So I was computing isogeny over finite field in different extension degrees. Let's suppose I have obtained an isogeny $\phi$ over $\mathbb{F}_q$ and an embedding . $\iota:\mathbb{F}_{q}\to\mathbb{F}_{q^k}$
What I did for now is to extract the kernel polynomial $\phi_x\in\mathbb{F_q}$, componentwise lift its coefficient to $\mathbb{F}_{q^k}$ and obtain $\tilde\phi_x=\iota(\phi_x)$, then using Kohel's formula to compute the lifted isogeny $\tilde\phi:E\to E[\tilde\phi_x]$.
Fq = GF(1009)
extFq = GF(1009^10)
iota = RelativeFiniteFieldExtension(extFq,Fq).embedding()
E = EllipticCurve(Fq,[1,0])
P = E.random_element()*1024
phi = E.isogeny(P)
# above are settings for copy-paste
phix = phi.kernel_polynomial()
phix = sum(iota(ci)*extFq[x](x)^di for di, ci in enumerate(phix))

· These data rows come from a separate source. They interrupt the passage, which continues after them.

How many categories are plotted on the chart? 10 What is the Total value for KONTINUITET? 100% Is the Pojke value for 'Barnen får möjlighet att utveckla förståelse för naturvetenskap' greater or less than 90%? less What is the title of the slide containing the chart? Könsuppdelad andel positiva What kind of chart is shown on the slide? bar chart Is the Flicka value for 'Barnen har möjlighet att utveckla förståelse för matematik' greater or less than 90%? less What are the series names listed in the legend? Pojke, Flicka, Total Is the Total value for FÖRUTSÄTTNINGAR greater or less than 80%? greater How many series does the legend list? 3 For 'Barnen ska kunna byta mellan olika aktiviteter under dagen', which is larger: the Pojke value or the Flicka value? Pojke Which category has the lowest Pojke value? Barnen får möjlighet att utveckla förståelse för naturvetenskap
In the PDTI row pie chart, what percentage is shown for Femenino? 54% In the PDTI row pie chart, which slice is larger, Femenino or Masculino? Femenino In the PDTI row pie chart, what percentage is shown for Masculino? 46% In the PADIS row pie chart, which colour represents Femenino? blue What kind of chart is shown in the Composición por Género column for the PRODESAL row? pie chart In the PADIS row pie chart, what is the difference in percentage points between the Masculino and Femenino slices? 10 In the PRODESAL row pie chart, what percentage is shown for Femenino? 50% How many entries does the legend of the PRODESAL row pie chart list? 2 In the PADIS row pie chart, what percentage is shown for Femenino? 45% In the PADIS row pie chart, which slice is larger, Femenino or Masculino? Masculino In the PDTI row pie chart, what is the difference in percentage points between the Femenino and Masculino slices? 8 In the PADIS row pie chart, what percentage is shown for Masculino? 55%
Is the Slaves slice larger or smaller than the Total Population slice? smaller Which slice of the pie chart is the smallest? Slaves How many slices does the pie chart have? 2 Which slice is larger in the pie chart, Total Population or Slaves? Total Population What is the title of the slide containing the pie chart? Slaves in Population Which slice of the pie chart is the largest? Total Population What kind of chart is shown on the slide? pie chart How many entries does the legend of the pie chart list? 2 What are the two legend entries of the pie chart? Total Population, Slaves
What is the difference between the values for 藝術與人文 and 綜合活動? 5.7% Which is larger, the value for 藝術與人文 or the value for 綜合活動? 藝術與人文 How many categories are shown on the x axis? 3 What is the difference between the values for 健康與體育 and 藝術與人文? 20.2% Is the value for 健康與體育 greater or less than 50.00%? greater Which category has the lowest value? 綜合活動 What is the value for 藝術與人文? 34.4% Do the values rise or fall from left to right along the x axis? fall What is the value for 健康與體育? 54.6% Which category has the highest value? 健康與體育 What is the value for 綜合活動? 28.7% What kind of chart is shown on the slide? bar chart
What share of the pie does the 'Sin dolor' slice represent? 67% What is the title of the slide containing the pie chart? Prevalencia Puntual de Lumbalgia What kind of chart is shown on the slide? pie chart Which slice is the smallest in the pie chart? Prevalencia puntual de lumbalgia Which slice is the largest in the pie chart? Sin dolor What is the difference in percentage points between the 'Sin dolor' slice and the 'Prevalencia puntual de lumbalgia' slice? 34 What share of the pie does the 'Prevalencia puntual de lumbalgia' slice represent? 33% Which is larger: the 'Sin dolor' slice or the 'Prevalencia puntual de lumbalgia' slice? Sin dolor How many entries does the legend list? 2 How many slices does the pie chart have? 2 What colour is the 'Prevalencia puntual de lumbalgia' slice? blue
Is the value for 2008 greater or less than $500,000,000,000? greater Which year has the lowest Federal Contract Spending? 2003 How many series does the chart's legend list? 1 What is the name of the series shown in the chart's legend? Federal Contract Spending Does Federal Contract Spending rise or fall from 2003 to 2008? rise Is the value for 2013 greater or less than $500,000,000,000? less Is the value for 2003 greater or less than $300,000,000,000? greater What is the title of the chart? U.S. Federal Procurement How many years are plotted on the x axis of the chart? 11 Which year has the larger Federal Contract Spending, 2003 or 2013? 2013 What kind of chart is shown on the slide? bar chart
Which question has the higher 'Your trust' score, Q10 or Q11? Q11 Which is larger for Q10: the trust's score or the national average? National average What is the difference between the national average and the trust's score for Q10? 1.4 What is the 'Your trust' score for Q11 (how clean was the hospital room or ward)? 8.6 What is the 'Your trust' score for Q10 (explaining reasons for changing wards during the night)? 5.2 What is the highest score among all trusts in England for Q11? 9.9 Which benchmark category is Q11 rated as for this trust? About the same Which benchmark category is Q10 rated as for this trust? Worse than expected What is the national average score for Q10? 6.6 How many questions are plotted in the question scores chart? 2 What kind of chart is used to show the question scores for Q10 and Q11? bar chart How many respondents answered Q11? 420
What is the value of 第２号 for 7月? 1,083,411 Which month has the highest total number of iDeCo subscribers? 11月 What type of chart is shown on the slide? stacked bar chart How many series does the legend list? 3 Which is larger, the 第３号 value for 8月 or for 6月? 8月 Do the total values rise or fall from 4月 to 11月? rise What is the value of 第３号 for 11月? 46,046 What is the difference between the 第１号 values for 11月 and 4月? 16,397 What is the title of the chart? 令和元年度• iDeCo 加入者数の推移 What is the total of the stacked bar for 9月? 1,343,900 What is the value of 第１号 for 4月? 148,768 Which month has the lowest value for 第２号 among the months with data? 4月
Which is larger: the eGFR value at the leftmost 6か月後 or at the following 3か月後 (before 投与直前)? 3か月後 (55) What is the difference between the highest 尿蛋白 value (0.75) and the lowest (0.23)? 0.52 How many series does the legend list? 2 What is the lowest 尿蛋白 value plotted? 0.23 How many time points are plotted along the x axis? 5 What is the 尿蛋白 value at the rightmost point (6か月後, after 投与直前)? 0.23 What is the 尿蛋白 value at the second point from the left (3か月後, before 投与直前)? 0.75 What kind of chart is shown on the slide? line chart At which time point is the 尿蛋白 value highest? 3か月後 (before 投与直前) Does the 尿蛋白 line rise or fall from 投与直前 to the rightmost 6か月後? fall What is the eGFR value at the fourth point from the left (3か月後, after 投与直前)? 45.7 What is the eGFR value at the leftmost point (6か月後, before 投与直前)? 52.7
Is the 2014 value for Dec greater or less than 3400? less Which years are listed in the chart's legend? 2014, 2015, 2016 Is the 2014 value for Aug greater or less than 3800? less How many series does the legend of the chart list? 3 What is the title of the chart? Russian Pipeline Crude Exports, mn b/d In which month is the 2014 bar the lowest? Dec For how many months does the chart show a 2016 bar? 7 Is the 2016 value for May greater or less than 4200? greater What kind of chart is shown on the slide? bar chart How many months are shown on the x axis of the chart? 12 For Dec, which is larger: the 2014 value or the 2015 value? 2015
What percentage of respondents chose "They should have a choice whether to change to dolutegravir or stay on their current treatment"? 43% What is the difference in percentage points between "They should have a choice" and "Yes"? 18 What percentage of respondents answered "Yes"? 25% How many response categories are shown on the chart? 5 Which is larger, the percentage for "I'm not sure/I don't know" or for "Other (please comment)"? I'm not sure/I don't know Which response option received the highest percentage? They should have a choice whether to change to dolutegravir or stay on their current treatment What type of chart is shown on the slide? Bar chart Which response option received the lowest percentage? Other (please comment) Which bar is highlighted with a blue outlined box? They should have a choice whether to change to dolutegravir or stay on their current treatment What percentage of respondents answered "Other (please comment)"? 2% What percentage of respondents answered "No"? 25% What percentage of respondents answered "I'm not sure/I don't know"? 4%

E = phi.domain().change_ring(iota)
phi = E.isogeny(phix)
However, this costs too much computational resources to recompute the whole isogeny from scratch. In theory, since we have already computed $\phi$ before hand, one reasonable approach is to simply lift the rational coefficients of $\phi$ by $\iota$ componentwise. But I'm not quite sure how we could do this within Sage because I can't find a constructor to construct an isogeny object without specifying its kernel. Any ideas?